I want to talk for a moment about a fairly interesting and unique scenario in education, and the difficulty of applying the same kind of educational policy everywhere.
Let’s start here: my hometown has no high school.
The population of Vernon, Vermont is just over 2000 people. Fifty years ago it was only 850. We have a fairly good k-6 school, but there’s not much point in building a high school in a town that size. Two towns adjacent to Vernon have schools that take our students (Brattleboro Union High School, and Pioneer Valley in Northfield MA). Students from Vernon can attend either one, and Vernon’s property tax pays for those students’ public school tuitions. This is not uncommon across Vermont, and Maine has a similar program. It’s called a “tuitioning” program, or occasionally an “academy” system.
In fact, as a matter of Vermont state law, students’ tuition money may even go to a private school rather than a public one. That should be familiar for folks who work in education: these days the tuitioning idea falls under the umbrella of “school vouchers.” It’s a little ironic that something which originally came from a lack of choice (students who couldn’t go to school in their hometowns if they wanted to) is now in the same category as something whose entire goal is choice.

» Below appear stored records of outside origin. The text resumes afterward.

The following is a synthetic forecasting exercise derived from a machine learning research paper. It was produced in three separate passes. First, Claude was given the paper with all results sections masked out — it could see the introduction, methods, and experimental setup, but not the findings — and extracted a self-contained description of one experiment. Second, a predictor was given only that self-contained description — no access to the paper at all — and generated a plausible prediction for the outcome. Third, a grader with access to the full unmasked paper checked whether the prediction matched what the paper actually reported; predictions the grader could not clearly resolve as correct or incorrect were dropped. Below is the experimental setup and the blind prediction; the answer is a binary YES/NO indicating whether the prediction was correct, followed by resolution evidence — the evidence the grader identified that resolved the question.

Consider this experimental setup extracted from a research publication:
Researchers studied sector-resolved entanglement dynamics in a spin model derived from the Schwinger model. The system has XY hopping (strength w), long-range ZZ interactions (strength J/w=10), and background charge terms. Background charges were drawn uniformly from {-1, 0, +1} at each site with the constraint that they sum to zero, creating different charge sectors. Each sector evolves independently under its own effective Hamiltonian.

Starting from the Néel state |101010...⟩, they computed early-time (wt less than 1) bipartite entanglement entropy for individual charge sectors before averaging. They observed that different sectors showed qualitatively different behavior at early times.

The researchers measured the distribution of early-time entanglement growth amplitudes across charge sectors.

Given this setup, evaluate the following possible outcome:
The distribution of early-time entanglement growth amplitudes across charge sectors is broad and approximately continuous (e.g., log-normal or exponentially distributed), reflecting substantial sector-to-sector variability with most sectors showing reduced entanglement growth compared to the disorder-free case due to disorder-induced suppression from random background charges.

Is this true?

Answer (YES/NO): NO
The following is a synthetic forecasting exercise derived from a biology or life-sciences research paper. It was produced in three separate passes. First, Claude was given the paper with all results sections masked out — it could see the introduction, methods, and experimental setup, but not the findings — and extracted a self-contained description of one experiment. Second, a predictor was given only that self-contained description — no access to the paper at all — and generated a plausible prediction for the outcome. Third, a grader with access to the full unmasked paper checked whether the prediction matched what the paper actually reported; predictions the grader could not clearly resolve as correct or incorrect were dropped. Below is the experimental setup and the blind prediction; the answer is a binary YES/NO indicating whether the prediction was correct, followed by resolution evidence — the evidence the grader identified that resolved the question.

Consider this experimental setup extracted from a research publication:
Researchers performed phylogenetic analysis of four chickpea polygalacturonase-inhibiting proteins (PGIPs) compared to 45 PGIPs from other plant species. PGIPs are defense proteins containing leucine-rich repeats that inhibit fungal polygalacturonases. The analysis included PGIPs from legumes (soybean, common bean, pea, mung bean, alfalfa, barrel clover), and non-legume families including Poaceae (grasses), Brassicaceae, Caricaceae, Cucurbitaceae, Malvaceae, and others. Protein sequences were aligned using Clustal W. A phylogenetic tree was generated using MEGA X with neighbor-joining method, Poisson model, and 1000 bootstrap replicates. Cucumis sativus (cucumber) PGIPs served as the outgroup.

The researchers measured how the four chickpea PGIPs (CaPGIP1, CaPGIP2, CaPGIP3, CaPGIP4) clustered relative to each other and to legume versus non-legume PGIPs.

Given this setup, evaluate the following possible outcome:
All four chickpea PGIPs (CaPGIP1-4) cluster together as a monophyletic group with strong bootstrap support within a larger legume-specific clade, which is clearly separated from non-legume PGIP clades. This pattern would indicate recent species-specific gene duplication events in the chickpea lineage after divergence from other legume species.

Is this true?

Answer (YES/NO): NO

Still, it’s not an inaccurate description of the system.
Vermont’s tuitioning system may be school vouchers in all but name, but it’s a very different environment from what one would see in an urban center. Check out a map of high schools in Washington DC; they seem to be maybe five blocks apart on average. School choice in that arena is very different from school choice in Vermont, where the map looks quite different. You might want to check the scale on that map if you don’t live in the northeast; people can get pretty sparse up here. Arguments about some schools drawing more students (or the “best” students, or even just drawing “all the math kids”) and other schools being left with few students become quite relevant in densely populated areas. I can see why school vouchers are a controversial educational program.

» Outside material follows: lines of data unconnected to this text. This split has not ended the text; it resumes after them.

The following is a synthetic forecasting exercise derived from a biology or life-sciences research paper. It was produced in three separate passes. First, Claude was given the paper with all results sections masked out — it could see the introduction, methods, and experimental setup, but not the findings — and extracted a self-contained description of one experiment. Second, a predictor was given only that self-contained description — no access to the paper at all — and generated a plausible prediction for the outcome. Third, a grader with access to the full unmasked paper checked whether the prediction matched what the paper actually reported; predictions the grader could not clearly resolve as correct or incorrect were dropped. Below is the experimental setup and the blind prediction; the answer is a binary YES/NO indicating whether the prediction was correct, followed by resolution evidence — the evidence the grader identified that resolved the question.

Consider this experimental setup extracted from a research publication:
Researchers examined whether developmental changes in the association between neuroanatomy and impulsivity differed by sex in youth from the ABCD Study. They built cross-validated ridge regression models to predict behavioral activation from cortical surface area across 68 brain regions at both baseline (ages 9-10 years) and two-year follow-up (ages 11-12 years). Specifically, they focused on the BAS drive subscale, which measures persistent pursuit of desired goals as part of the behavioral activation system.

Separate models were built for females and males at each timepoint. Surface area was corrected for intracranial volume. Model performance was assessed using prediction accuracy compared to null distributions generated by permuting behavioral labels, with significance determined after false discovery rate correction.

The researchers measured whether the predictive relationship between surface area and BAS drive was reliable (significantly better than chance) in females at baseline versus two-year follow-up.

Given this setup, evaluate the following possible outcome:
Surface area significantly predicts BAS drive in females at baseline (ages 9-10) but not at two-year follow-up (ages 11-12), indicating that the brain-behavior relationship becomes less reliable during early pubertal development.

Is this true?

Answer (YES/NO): YES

However – and I want to be very clear on this point, because it’s my main point today – an argument for or against an educational program in one region is not necessarily valid in another region. The best education system for one person, or for one city, or even an entire state, is not necessarily going to work well in other circumstances. That doesn’t mean it isn’t worth trying; I think it may be very worthwhile to try it out, because that’s the only way we learn what works. All the political and economic rhetoric in the world is just wind. Without experiment, we have no evidence, no true understanding of the situation, and certainly no proof of our beliefs. Education is not like Physics; the same laws do not apply in all situations. Education is like Biology, where everything has its exceptions and the more we niches we look in the more we see it happening.

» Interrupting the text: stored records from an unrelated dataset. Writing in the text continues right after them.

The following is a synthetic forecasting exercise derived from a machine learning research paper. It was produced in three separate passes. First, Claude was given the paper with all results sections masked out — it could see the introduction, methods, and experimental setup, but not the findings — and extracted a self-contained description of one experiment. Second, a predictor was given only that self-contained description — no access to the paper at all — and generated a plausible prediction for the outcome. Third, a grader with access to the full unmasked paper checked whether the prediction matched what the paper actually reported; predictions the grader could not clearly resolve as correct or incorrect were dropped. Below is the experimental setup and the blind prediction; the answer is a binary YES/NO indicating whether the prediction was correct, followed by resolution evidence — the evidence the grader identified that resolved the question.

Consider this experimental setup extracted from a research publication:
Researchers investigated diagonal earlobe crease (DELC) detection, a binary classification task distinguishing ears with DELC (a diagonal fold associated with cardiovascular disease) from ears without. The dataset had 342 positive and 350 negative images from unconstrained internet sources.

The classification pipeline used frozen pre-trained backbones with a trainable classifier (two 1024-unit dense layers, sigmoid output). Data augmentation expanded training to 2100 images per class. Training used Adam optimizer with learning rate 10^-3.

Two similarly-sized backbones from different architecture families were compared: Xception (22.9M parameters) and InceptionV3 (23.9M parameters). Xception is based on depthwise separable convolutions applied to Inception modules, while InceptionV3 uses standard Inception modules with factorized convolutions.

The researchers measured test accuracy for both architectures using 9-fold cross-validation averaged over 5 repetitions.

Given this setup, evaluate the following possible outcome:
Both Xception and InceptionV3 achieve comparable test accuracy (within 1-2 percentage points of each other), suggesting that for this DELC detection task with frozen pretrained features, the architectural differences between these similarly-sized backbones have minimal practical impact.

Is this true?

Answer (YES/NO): NO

I understand being afraid of failure, being wary of its consequences. As teachers, principals, superintendents, state representatives, we must understand: we will not screw up someone’s education for life. Take a breath and relax. They will have other schools and other teachers. Vernon had a one-room schoolhouse once, and it wasn’t that long ago. My grandfather went there, and learned enough of the “three R’s” (god what a dumb term) to start a business that outlived him. We educators and policy-makers are important, but we’re not that important, ok?
If we don’t try new things and see what works, we will simply never find anything better than what we have.